Keywords: Large Language Models (LLMs), Safety in AI, Adversarial Robustness, Attention Heads, Refusal Mechanisms, Model Editing, Mechanistic Interpretability
TL;DR: We propose DRefA (Detection–Refusal Advanced LLM), a method that edits detection and refusal heads in LLMs to improve safety against adversarial jailbreaks.

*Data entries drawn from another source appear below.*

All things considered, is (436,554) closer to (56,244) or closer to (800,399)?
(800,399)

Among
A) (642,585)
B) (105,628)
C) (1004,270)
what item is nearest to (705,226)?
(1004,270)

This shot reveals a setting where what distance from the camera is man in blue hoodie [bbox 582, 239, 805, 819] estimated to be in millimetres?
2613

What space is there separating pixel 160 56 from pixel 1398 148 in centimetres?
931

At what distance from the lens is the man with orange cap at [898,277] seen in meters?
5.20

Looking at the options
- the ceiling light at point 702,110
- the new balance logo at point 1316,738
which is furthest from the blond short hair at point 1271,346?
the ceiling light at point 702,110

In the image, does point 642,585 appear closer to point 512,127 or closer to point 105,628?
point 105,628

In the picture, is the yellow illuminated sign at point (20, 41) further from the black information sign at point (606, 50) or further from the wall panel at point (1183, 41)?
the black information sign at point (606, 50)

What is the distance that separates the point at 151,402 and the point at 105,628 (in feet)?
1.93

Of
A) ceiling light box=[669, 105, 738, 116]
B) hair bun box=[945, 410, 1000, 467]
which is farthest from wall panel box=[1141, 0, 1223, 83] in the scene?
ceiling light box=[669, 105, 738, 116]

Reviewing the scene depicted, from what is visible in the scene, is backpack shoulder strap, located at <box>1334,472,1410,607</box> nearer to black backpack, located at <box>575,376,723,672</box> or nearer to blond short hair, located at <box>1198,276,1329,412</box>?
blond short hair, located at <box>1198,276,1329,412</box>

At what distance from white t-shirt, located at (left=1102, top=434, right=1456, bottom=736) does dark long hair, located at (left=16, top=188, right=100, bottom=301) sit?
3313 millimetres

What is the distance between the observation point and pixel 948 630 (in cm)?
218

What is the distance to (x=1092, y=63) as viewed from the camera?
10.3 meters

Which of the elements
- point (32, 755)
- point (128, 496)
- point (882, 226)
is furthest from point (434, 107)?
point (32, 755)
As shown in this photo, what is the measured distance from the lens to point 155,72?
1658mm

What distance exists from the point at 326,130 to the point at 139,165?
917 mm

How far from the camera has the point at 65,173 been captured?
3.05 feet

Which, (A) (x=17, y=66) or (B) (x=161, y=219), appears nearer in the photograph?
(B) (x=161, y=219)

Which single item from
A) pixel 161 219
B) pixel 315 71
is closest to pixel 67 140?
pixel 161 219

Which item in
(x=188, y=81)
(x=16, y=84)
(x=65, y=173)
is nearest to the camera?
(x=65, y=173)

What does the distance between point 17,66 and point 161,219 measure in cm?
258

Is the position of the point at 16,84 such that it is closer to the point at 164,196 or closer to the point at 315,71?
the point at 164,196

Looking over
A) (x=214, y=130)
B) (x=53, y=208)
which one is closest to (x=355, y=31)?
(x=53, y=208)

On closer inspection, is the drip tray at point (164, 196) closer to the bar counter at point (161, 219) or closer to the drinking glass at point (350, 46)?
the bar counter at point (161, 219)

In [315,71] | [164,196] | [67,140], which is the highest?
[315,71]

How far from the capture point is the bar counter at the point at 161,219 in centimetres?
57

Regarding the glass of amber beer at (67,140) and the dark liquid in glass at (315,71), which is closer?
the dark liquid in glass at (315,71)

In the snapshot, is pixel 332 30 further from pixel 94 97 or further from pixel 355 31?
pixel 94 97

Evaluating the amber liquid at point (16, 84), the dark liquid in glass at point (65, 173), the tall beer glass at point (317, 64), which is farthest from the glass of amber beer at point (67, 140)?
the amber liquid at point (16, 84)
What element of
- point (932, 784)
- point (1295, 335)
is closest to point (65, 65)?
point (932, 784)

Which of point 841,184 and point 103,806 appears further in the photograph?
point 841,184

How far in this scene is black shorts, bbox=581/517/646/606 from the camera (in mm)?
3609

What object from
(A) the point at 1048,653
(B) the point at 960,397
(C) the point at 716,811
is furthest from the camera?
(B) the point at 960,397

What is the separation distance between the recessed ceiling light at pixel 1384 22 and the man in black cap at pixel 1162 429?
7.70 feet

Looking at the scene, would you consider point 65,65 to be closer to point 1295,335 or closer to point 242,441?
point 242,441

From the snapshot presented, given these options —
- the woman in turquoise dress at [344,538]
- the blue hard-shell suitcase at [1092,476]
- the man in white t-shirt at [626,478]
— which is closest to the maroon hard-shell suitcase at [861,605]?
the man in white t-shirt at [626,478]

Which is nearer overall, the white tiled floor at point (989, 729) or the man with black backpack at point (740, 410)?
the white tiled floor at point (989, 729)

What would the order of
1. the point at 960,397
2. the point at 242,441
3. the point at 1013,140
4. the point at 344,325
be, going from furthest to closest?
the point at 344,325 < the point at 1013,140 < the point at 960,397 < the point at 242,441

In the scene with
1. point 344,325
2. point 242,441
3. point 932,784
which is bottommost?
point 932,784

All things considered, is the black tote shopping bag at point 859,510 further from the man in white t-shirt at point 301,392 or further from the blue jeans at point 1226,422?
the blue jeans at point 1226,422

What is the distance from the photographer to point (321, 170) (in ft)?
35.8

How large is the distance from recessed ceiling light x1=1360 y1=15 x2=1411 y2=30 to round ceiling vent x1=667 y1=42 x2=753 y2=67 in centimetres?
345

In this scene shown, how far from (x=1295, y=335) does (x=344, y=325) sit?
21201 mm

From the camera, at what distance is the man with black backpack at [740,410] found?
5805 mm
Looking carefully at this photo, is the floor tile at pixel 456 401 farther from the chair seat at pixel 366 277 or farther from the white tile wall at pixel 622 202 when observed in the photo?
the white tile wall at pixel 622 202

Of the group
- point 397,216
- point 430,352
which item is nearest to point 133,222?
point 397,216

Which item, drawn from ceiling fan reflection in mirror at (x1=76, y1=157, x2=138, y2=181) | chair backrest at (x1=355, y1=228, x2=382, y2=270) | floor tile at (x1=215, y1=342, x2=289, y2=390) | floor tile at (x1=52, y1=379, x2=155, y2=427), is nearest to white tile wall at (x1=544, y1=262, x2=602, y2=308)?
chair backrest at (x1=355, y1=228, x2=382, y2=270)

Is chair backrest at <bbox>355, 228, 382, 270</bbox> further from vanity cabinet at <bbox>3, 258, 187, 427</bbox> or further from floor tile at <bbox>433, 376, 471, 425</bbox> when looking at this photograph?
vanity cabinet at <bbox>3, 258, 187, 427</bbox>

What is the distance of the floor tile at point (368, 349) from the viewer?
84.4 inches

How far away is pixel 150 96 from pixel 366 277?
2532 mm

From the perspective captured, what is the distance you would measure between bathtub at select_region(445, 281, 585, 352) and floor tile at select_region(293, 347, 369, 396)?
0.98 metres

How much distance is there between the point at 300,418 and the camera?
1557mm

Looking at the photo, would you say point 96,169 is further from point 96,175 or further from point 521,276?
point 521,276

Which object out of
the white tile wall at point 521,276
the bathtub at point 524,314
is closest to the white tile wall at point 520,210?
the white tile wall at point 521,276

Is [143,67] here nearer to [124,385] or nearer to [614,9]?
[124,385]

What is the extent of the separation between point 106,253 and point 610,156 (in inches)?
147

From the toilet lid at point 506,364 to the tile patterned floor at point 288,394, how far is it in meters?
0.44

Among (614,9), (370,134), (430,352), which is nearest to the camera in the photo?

Abstract: Ensuring the safety of large language models (LLMs) is crucial as they become increasingly integrated into real-world applications. Despite advances in training and fine-tuning techniques, LLMs remain vulnerable to generating harmful or unsafe content, especially under adversarial prompts. In this work, we investigate the internal attention mechanisms that detect harmful content and refusal behaviors in LLMs. We introduce systematic methods to identify $\textit{detection heads}$, which are highly sensitive to harmful prompts, and $\textit{refusal heads}$, which contribute to the model’s tendency to reject unsafe requests. Building on these insights, we introduce the $\textbf{Detection–Refusal Advanced LLM (DRefA)}$, an enhanced model in which detection and refusal heads are scaled to improve safety. Safety is quantified as the proportion of responses judged safe by $\texttt{Llama-Guard-3-8B}$, which we refer to as the $\textit{safety rate}$. DRefA achieves substantial robustness gains—for instance, the safety rate of LLaMA3 increases from 77% to 99% under GCG attacks and from 15% to 99% under ADV-LLM attacks. Our findings provide mechanistic insights into the structural components of LLM safety and offer practical interventions to mitigate harmful outputs, contributing to the development of more trustworthy AI systems.